> [What you need to do]
Every entry must be given again exactly.

> [Records to process]
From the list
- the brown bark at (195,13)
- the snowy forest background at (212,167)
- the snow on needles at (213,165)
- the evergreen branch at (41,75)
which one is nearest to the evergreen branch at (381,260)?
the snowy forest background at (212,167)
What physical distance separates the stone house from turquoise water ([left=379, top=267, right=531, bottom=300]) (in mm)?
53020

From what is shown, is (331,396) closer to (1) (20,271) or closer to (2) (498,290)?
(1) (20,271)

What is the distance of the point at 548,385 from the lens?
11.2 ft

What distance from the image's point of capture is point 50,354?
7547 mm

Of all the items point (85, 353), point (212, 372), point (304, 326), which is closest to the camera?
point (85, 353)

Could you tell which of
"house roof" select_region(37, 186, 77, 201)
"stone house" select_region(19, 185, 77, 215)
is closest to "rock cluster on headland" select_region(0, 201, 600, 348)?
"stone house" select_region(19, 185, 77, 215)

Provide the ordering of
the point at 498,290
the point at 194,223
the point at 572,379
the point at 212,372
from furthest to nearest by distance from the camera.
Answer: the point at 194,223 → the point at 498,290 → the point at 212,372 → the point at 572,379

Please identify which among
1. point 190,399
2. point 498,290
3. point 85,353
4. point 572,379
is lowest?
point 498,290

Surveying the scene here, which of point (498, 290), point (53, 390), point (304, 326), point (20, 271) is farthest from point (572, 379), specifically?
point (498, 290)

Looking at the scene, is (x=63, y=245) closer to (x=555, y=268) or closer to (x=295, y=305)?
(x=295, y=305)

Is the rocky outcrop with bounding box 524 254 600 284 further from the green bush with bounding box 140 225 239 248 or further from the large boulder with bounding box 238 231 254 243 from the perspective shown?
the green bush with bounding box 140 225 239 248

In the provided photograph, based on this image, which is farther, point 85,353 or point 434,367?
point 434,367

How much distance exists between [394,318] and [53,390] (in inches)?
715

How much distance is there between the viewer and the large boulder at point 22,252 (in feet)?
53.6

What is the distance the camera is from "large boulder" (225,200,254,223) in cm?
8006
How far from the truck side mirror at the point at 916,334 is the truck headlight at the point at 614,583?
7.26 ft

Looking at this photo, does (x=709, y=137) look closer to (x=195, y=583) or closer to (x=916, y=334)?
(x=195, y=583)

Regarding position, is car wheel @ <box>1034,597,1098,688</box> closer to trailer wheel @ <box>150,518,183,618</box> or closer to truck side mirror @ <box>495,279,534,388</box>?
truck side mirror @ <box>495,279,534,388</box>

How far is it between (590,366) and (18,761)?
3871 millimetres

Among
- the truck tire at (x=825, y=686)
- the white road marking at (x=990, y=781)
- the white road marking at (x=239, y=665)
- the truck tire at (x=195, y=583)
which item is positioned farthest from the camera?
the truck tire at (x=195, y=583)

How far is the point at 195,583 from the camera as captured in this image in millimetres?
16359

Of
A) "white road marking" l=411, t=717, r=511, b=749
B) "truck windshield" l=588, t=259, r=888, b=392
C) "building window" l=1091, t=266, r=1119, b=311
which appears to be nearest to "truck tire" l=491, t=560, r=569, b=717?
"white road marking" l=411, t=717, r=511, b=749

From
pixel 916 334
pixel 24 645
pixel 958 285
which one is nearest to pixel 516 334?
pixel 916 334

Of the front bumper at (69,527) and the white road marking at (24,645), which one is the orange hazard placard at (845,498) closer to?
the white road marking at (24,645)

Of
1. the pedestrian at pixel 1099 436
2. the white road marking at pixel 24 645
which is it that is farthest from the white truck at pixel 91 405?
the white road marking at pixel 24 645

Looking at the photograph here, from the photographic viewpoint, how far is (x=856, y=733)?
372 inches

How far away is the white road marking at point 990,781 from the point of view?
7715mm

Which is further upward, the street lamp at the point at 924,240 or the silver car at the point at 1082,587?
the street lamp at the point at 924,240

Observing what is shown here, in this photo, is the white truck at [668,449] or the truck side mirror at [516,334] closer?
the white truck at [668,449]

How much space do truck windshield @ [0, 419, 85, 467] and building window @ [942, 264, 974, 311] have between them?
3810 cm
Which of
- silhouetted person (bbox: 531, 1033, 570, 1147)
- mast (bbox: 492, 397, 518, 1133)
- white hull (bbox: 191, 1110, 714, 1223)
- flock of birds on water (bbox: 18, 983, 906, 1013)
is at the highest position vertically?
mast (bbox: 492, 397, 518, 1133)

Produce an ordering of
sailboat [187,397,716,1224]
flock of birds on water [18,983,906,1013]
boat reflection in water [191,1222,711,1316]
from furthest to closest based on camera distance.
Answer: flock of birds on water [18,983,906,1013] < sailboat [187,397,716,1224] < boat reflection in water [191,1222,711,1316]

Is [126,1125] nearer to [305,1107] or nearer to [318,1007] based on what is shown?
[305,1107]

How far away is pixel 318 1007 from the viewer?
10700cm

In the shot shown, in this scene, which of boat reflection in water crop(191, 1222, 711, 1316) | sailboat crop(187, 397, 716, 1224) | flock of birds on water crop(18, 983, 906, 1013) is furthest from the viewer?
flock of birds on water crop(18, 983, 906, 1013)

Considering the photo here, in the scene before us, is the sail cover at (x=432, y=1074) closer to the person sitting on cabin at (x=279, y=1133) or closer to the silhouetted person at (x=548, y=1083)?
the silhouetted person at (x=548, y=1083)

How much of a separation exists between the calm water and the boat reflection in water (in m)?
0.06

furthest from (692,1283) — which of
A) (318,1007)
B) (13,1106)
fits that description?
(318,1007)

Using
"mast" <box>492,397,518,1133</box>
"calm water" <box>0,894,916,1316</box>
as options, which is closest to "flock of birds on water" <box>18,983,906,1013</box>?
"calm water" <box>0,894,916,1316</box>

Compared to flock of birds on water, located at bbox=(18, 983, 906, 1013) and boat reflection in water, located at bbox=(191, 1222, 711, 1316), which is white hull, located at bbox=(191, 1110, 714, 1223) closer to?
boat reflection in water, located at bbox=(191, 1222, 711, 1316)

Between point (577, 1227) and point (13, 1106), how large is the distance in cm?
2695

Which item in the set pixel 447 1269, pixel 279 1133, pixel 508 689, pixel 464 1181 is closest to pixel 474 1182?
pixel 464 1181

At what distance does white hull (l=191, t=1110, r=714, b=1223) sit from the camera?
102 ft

> [Complete output]
From the list
- the brown bark at (195,13)
- the snowy forest background at (212,167)
- the snow on needles at (213,165)
- the evergreen branch at (41,75)
which one is nearest to the evergreen branch at (381,260)?
the snowy forest background at (212,167)
What physical distance separates the stone house from turquoise water ([left=379, top=267, right=531, bottom=300]) (in mm)?
53020

From what is shown, is (331,396) closer to (1) (20,271) or closer to (2) (498,290)?
(1) (20,271)

What is the distance of the point at 548,385 from the lens?
11.2 ft

What distance from the image's point of capture is point 50,354?
7547 mm

Of all the items point (85, 353), point (212, 372), point (304, 326), which is closest to the camera?
point (85, 353)

Could you tell which of
"house roof" select_region(37, 186, 77, 201)
"stone house" select_region(19, 185, 77, 215)
is closest to "rock cluster on headland" select_region(0, 201, 600, 348)?
"stone house" select_region(19, 185, 77, 215)

Provide the ordering of
the point at 498,290
the point at 194,223
the point at 572,379
the point at 212,372
from furthest to nearest by distance from the camera.
Answer: the point at 194,223 → the point at 498,290 → the point at 212,372 → the point at 572,379

Please identify which among
1. point 190,399
2. point 498,290
3. point 85,353
4. point 572,379
is lowest?
point 498,290

Surveying the scene here, which of point (498, 290), point (53, 390), point (304, 326), point (20, 271) is farthest from point (572, 379), specifically?
point (498, 290)

Looking at the scene, is (x=63, y=245) closer to (x=555, y=268) or closer to (x=295, y=305)?
(x=295, y=305)

Is the rocky outcrop with bounding box 524 254 600 284 further from the green bush with bounding box 140 225 239 248 or further from the large boulder with bounding box 238 231 254 243 from the perspective shown?
the green bush with bounding box 140 225 239 248

In the provided photograph, based on this image, which is farther, point 85,353 or point 434,367?
point 434,367

How much distance exists between [394,318] and [53,390] (in inches)?
715

How much distance is there between the viewer and the large boulder at point 22,252 (in feet)?
53.6

What is the distance the camera is from "large boulder" (225,200,254,223) in cm?
8006
How far from the truck side mirror at the point at 916,334 is the truck headlight at the point at 614,583?
7.26 ft

Looking at this photo, does (x=709, y=137) look closer to (x=195, y=583) or closer to (x=916, y=334)?
(x=195, y=583)

Regarding position, is car wheel @ <box>1034,597,1098,688</box> closer to trailer wheel @ <box>150,518,183,618</box> or closer to truck side mirror @ <box>495,279,534,388</box>?
truck side mirror @ <box>495,279,534,388</box>

How far is it between (590,366) and (18,761)?
3871 millimetres

Among
- the truck tire at (x=825, y=686)
- the white road marking at (x=990, y=781)
- the white road marking at (x=239, y=665)
- the truck tire at (x=195, y=583)
which item is positioned farthest from the camera?
the truck tire at (x=195, y=583)

How far is the point at 195,583 from the camera as captured in this image in millimetres?
16359

Of
A) "white road marking" l=411, t=717, r=511, b=749
B) "truck windshield" l=588, t=259, r=888, b=392
C) "building window" l=1091, t=266, r=1119, b=311
which appears to be nearest to "truck tire" l=491, t=560, r=569, b=717?
"white road marking" l=411, t=717, r=511, b=749

From
pixel 916 334
pixel 24 645
pixel 958 285
which one is nearest to pixel 516 334?
pixel 916 334

Of the front bumper at (69,527) and the white road marking at (24,645), which one is the orange hazard placard at (845,498) closer to?
the white road marking at (24,645)

Of
1. the pedestrian at pixel 1099 436
2. the white road marking at pixel 24 645
which is it that is farthest from the white truck at pixel 91 405?
the white road marking at pixel 24 645

Looking at the photograph here, from the photographic viewpoint, how far is (x=856, y=733)?
372 inches

How far away is the white road marking at point 990,781 from the point of view?
7715mm

Which is further upward, the street lamp at the point at 924,240 or the silver car at the point at 1082,587?
the street lamp at the point at 924,240

Observing what is shown here, in this photo, is the white truck at [668,449] or the truck side mirror at [516,334] closer?
the white truck at [668,449]

How much space do truck windshield @ [0, 419, 85, 467] and building window @ [942, 264, 974, 311] have between them?
3810 cm
Which of
- silhouetted person (bbox: 531, 1033, 570, 1147)
- mast (bbox: 492, 397, 518, 1133)
- white hull (bbox: 191, 1110, 714, 1223)
- flock of birds on water (bbox: 18, 983, 906, 1013)
is at the highest position vertically?
mast (bbox: 492, 397, 518, 1133)

Produce an ordering of
sailboat [187,397,716,1224]
flock of birds on water [18,983,906,1013]
boat reflection in water [191,1222,711,1316]
from furthest to closest based on camera distance.
Answer: flock of birds on water [18,983,906,1013] < sailboat [187,397,716,1224] < boat reflection in water [191,1222,711,1316]

Is [126,1125] nearer to [305,1107] or nearer to [318,1007] based on what is shown?
[305,1107]

How far away is pixel 318 1007 from the viewer?
10700cm

In the shot shown, in this scene, which of boat reflection in water crop(191, 1222, 711, 1316) | sailboat crop(187, 397, 716, 1224) | flock of birds on water crop(18, 983, 906, 1013) is furthest from the viewer?
flock of birds on water crop(18, 983, 906, 1013)

Considering the photo here, in the scene before us, is the sail cover at (x=432, y=1074) closer to the person sitting on cabin at (x=279, y=1133) or closer to the silhouetted person at (x=548, y=1083)?
the silhouetted person at (x=548, y=1083)

How much of a separation exists between the calm water and the boat reflection in water (in m)?
0.06

furthest from (692,1283) — which of
A) (318,1007)
B) (13,1106)
fits that description?
(318,1007)

Using
"mast" <box>492,397,518,1133</box>
"calm water" <box>0,894,916,1316</box>
as options, which is closest to "flock of birds on water" <box>18,983,906,1013</box>?
"calm water" <box>0,894,916,1316</box>

Compared to flock of birds on water, located at bbox=(18, 983, 906, 1013) and boat reflection in water, located at bbox=(191, 1222, 711, 1316), which is white hull, located at bbox=(191, 1110, 714, 1223) closer to?
boat reflection in water, located at bbox=(191, 1222, 711, 1316)

Between point (577, 1227) and point (13, 1106), how large is the distance in cm?
2695

Which item in the set pixel 447 1269, pixel 279 1133, pixel 508 689, pixel 464 1181 is closest to pixel 474 1182?
pixel 464 1181

At what distance does white hull (l=191, t=1110, r=714, b=1223) sit from the camera?
102 ft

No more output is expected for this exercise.